Read faster with the right tint. A research team at the Visual Perception Unit of the Department of Psychology at the University of Essex in England has discovered that people read slower through clear lenses. The exact tint of lens that accelerates reading speed differs from person to person, but everyone reads slower through clear lenses. Blue or purple tinted lenses may enable faster reading in sunlight, but not as much in office light, since overhead lighting fixtures tend to emit more light in the blue range of the visual spectrum. In the department's test of over 1,000 colors for tinted reading glasses, they also found, not surprisingly, that low light slows down reading, but the right tint can help even when lighting is otherwise inadequate.

You can, the researchers discovered, imitate the effects of tinted reading glasses by placing plastic over light fixtures, but the benefits of tinting overhead lights, as opposed to tinted reading glasses, is limited to the individual's color preferences.

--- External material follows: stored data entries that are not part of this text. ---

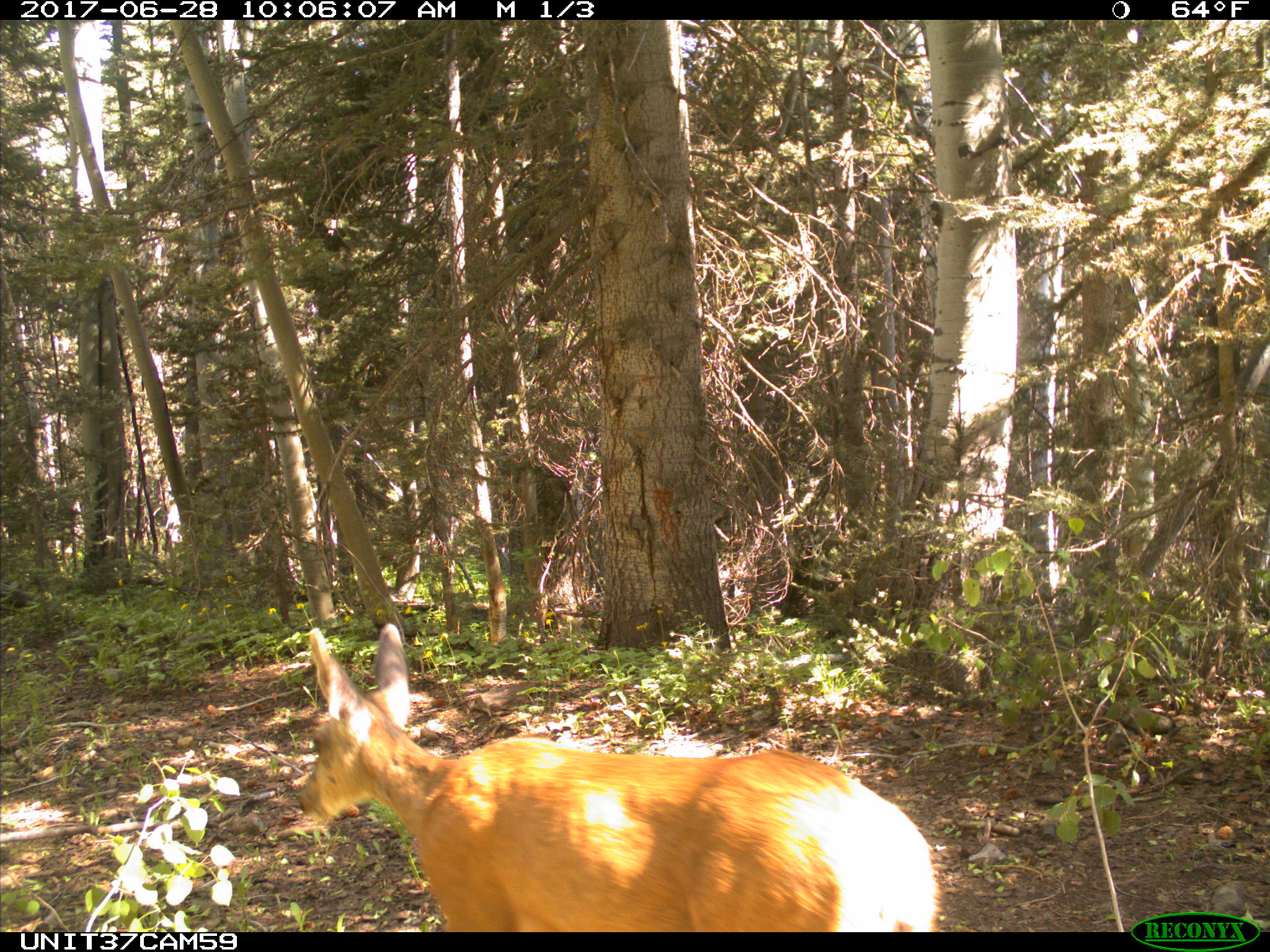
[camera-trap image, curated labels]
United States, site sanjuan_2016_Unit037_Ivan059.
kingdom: Animalia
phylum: Chordata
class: Mammalia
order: Artiodactyla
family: Cervidae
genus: Odocoileus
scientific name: Odocoileus hemionus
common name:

The tint that helps one person read faster may not be the tint that helps another person read faster.

Tints for reducing migraine. Tinted lenses are also helpful for people who have migraine. Another team of British researchers, this time at Cambridge, found that 82 per cent of people who have migraine or who have family members who have migraine (that is, they had a tendency toward having migraine headaches themselves) benefited from tinted lenses for reading.

Tints for reducing eyestrain. And in 2009 a research team at the John A. Moran Eye Center at the University of Utah at Salt Lake City found that gray tinted lenses and reading glasses with a tint called FL-41 reduced blinking, squinting, and sensitivity to changes in light far better than the traditional (and this is where the expression came from) rose colored glasses.

Tints change your vision, not your personality. What tinted lenses cannot do for you is to change your personality or your outlook on the world. Whatever we may think when we see people wearing green, yellow, purple, gray, or rose colored lenses, the effect of the lens on the wearer is strictly a matter of vision, not emotion. Psychological research confirms that self-confidence, self-assertion, extraversion, introversion, tough-mindedness, and independence may be attributed to the wearers of various color lenses, but the color of the lenses has no direct effect on the brain other than improved vision.

This means that you shouldn't wear tinted reading glasses to try to change your mood. But you can definitely improve your reading speed and increase your reading comfort by choosing the lens tint that is right for you.